CS270 -- Research Paper as a Class Project

Rich Wolski --- Winter, 2009

this page last updated: Sun Dec 14 18:00:14 PST 2008


Notes on Writing a Research Paper for CS270

Clearly it is not reasonable to expect to craft a complete research paper for publoication during the course of this class (althoigh it is certainly possible). Thus the expectation we will have is that you have written a complete paper as if you were to publish it without having completed all of the experiments or analysis necessary to make the paper complete. There should be at least one set of preliminary results and place holders for experiemnets, mathematics, etc. that would be needed to make the paper truly a publishable work.

With this in mind, it is important to review what goes into a good research paper. A good paper has an introduction, an exposition of the specific problem at hand, related and previous work that has examined the problem, a description of the new methodology that you will be applying to the problem, a description of how you will evaluate that methodlolgy, the results of that evaluation, and a conclusion. At a course level, you can think of these as subsections in research paper

However, one rarely sees papers that are decomposed strictly in this way, even among the papers that are considered to be the most significant in the field. While the organization may not reflect these components in a one-to-one manner, all good research papers include them in one way or another. Yours must as well.
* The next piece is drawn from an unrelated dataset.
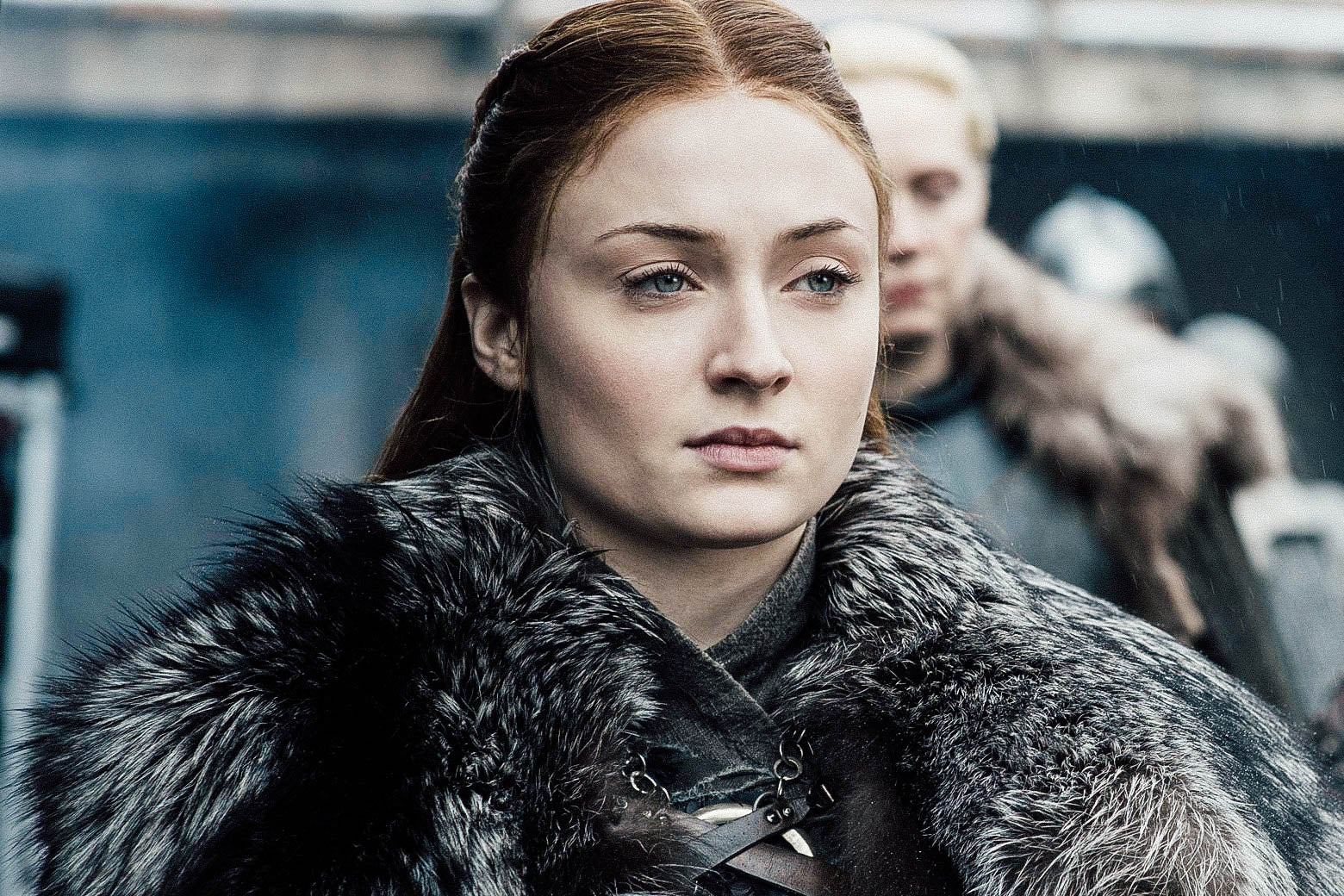 Sophie Turner as Sansa Stark stands while wearing a fur coat in this still from Game of Thrones.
There are other stylistic considerations that can also impact the quality of your paper. For example, the introduction should cover the complete paper in synopsis form. That is, by reading the introduction, the reader should understand the entire body of the paper. The rest of the paper, then, re-iterates the introduction, but substantiates its content with background material.
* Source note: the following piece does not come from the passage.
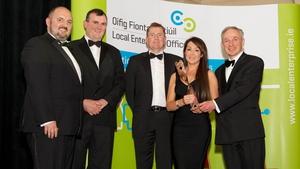 MyBio's Linda Nolan receiving her National Enterprise Award from Jobs, Enterprise and Innovation Minister Richard Bruton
For example, in the introduction, you might include a sentence that says

Our results indicate that file system performance can be increased by as much as 38% due to the new method of caching block data that we have developed. This statement is, in fact, a statement fromt he results section. The results section, however, must substantiate this claim by providing detail that convinces the reader that it is likely to be true.

Another stylistic conundrum often arises with respect to the inclusion of related work. Typically, related work must both describe what work has taken place before your work and why that work has failed to indaequately solve the problem at hand. Thus you are tempted to put the related work section after the problem statement section. Often, though, a good way to expose this inadequacy while also making your method clearer is to contrast your method with previous methods in the related work section. This inclination mandates that the related work section appears after the description of your method. You may also want to contrast your work and previous work based on the quality of your resuts, which then dictates that the related work section appear after the results section. However, the way in which others have addressed the problem is also helpful in introducing the problem, or your methodology thereby indicating that the related work section appear early in the paper.

In truth, all placements of this section are acceptable as long as they are put into the proper context. Authors just tend to struggle with how to frame this context properly.

For this class, our expectation is that a full set of results will not be available and that, instead, you will include preliminary results and placeholders for missing results. You can either leave these results out, and describe how you would go about gathering them, or make up "phoney" results (that you indicate as such) that you think will eventually arise. Thus, the conclusions you draw will be based on a combination of preliminary results are your expectation of what a full set of results would show.